* [Exercise]
Write out the data below exactly, from its first line to the line containing "family: Troglodytidae", that line included.

* [Exercise materials]
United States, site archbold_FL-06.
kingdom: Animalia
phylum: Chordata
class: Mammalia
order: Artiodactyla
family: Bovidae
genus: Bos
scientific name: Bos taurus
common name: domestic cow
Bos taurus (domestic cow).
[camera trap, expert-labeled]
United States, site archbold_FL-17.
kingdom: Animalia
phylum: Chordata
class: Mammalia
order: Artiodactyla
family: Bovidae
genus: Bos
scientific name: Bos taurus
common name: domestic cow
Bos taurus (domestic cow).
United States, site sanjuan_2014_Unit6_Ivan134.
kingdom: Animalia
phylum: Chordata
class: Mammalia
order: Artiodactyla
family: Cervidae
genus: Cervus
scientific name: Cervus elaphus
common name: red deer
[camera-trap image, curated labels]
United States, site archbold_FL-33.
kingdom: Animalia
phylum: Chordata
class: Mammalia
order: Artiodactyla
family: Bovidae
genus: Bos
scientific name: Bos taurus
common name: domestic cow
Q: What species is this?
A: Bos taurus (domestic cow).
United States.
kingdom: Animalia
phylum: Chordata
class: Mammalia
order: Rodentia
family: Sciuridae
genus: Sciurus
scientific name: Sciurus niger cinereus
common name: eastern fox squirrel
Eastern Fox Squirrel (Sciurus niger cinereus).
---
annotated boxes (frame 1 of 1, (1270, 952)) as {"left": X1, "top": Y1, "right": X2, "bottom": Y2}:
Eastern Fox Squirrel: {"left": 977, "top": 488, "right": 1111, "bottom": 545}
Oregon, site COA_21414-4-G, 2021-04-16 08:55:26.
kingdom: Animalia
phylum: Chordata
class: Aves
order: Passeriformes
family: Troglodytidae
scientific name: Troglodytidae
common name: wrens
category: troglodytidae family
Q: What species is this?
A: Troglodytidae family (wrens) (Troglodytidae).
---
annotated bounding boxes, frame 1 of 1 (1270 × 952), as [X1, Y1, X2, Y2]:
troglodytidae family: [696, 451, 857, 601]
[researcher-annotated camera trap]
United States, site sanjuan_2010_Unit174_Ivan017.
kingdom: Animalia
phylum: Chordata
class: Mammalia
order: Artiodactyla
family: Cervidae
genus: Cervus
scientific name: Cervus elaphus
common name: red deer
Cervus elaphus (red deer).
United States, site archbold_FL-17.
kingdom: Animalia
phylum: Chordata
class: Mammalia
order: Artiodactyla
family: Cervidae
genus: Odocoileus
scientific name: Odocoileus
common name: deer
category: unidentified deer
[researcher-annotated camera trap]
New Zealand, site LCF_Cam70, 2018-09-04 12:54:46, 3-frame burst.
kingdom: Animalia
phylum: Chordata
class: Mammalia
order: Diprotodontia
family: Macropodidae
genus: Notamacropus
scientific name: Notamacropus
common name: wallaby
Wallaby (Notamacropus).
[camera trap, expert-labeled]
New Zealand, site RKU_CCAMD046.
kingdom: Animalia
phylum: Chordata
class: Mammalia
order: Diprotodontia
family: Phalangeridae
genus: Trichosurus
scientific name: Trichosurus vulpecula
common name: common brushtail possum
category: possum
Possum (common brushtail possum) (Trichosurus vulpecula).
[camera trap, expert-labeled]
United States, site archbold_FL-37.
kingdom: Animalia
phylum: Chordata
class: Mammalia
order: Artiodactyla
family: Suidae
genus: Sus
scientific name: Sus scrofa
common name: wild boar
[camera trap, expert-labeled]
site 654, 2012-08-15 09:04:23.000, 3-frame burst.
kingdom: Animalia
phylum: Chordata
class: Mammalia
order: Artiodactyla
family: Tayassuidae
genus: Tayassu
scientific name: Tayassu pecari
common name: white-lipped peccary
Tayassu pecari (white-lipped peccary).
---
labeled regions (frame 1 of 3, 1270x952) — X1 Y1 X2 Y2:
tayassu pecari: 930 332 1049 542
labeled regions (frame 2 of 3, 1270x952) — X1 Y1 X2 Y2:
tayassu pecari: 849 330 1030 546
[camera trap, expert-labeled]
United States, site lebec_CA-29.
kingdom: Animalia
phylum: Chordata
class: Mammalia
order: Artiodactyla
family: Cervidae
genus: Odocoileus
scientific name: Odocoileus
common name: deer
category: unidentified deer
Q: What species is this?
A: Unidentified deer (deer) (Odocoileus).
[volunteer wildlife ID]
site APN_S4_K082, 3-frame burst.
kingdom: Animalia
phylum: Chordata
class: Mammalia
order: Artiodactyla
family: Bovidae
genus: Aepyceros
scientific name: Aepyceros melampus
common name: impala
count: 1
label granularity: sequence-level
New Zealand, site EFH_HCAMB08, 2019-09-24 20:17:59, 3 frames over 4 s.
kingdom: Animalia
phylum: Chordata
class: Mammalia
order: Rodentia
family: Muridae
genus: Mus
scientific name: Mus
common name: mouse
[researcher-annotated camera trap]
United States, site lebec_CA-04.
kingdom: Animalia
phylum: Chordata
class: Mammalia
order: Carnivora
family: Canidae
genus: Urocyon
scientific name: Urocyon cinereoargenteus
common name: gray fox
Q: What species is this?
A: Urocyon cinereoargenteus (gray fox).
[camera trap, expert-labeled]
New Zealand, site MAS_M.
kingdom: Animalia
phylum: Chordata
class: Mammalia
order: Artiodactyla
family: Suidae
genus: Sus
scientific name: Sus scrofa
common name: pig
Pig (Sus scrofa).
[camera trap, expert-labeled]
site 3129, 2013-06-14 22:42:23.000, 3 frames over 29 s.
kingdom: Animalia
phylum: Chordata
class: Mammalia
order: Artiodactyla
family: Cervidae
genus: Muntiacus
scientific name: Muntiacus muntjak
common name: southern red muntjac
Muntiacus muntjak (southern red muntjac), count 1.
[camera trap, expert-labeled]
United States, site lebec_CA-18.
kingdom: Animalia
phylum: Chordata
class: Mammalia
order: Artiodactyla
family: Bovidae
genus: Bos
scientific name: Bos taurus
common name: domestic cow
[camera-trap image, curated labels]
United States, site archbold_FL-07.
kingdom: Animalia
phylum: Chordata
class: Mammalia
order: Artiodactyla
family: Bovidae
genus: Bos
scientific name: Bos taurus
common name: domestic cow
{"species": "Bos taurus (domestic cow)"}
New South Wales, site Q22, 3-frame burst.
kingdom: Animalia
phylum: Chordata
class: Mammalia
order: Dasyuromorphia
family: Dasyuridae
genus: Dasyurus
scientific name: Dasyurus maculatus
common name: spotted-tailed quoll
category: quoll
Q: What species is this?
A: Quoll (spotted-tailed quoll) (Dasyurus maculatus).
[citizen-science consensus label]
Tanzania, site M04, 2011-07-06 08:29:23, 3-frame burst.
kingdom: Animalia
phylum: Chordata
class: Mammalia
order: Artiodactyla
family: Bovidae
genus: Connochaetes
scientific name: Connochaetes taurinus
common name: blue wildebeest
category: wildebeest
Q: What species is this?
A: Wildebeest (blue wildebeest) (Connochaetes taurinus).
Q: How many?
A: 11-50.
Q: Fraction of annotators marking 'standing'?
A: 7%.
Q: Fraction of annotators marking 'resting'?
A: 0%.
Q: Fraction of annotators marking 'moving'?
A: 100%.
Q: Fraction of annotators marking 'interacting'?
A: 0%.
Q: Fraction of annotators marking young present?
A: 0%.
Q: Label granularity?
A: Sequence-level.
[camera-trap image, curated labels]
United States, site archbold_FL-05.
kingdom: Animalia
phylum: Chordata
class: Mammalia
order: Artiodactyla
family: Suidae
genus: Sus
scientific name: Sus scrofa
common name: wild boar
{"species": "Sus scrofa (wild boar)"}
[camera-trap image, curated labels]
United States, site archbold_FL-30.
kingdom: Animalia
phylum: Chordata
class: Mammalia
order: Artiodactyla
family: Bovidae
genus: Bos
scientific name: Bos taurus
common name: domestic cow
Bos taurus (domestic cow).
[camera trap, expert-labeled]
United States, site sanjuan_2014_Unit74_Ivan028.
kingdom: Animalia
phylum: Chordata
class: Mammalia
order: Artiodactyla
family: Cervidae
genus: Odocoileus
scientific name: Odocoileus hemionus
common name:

* [Answer section]
United States, site archbold_FL-06.
kingdom: Animalia
phylum: Chordata
class: Mammalia
order: Artiodactyla
family: Bovidae
genus: Bos
scientific name: Bos taurus
common name: domestic cow
Bos taurus (domestic cow).
[camera trap, expert-labeled]
United States, site archbold_FL-17.
kingdom: Animalia
phylum: Chordata
class: Mammalia
order: Artiodactyla
family: Bovidae
genus: Bos
scientific name: Bos taurus
common name: domestic cow
Bos taurus (domestic cow).
United States, site sanjuan_2014_Unit6_Ivan134.
kingdom: Animalia
phylum: Chordata
class: Mammalia
order: Artiodactyla
family: Cervidae
genus: Cervus
scientific name: Cervus elaphus
common name: red deer
[camera-trap image, curated labels]
United States, site archbold_FL-33.
kingdom: Animalia
phylum: Chordata
class: Mammalia
order: Artiodactyla
family: Bovidae
genus: Bos
scientific name: Bos taurus
common name: domestic cow
Q: What species is this?
A: Bos taurus (domestic cow).
United States.
kingdom: Animalia
phylum: Chordata
class: Mammalia
order: Rodentia
family: Sciuridae
genus: Sciurus
scientific name: Sciurus niger cinereus
common name: eastern fox squirrel
Eastern Fox Squirrel (Sciurus niger cinereus).
---
annotated boxes (frame 1 of 1, (1270, 952)) as {"left": X1, "top": Y1, "right": X2, "bottom": Y2}:
Eastern Fox Squirrel: {"left": 977, "top": 488, "right": 1111, "bottom": 545}
Oregon, site COA_21414-4-G, 2021-04-16 08:55:26.
kingdom: Animalia
phylum: Chordata
class: Aves
order: Passeriformes
family: Troglodytidae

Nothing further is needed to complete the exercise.